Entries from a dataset
- - - - - - -
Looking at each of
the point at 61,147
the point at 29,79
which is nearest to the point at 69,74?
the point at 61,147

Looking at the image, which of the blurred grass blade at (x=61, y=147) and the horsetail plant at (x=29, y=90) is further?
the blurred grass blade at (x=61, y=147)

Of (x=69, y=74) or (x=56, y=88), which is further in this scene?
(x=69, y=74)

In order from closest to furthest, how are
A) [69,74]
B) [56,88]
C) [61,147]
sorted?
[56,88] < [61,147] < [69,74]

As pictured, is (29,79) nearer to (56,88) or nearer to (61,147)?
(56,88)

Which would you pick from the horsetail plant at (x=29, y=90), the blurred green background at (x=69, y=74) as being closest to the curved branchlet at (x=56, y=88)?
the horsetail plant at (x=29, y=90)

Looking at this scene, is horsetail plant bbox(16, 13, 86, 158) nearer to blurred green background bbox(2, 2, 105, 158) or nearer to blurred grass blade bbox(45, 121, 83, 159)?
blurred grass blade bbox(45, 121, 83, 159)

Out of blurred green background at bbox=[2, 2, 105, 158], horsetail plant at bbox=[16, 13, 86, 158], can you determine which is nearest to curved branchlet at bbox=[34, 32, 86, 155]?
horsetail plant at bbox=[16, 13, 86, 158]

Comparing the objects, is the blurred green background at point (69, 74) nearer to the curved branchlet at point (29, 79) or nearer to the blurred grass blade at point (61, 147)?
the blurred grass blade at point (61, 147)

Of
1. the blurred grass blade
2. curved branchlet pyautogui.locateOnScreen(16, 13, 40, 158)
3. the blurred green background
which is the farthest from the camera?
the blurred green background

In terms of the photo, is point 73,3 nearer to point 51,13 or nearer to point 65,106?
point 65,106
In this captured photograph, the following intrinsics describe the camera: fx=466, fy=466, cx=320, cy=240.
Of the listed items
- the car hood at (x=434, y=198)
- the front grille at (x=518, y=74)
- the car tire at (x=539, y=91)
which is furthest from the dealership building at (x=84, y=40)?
- - - - - - -
**WORK TO BE COMPLETED**
Return the material exactly as it stands.

**RESPONSE**
Looking at each of
the point at 61,147
the point at 29,79
which is nearest to the point at 69,74?
the point at 61,147

Looking at the image, which of the blurred grass blade at (x=61, y=147) and the horsetail plant at (x=29, y=90) is further?
the blurred grass blade at (x=61, y=147)

Of (x=69, y=74) or (x=56, y=88), which is further in this scene?
(x=69, y=74)

In order from closest to furthest, how are
A) [69,74]
B) [56,88]
C) [61,147]
sorted?
[56,88] < [61,147] < [69,74]

As pictured, is (29,79) nearer to (56,88) or nearer to (61,147)?
(56,88)

Which would you pick from the horsetail plant at (x=29, y=90), the blurred green background at (x=69, y=74) as being closest to the curved branchlet at (x=56, y=88)?
the horsetail plant at (x=29, y=90)

Looking at this scene, is horsetail plant bbox(16, 13, 86, 158) nearer to blurred green background bbox(2, 2, 105, 158) or nearer to blurred grass blade bbox(45, 121, 83, 159)?
blurred grass blade bbox(45, 121, 83, 159)

Out of blurred green background at bbox=[2, 2, 105, 158], horsetail plant at bbox=[16, 13, 86, 158], can you determine which is nearest to curved branchlet at bbox=[34, 32, 86, 155]?
horsetail plant at bbox=[16, 13, 86, 158]

Comparing the objects, is the blurred green background at point (69, 74) nearer to the curved branchlet at point (29, 79) or nearer to the blurred grass blade at point (61, 147)?
the blurred grass blade at point (61, 147)

Of
1. the blurred grass blade
2. curved branchlet pyautogui.locateOnScreen(16, 13, 40, 158)
3. the blurred green background
which is the farthest from the camera?
the blurred green background

In terms of the photo, is point 73,3 nearer to point 51,13 or nearer to point 65,106?
point 65,106
In this captured photograph, the following intrinsics describe the camera: fx=466, fy=466, cx=320, cy=240.
Of the listed items
- the car hood at (x=434, y=198)
- the front grille at (x=518, y=74)
- the car tire at (x=539, y=91)
which is furthest from the dealership building at (x=84, y=40)?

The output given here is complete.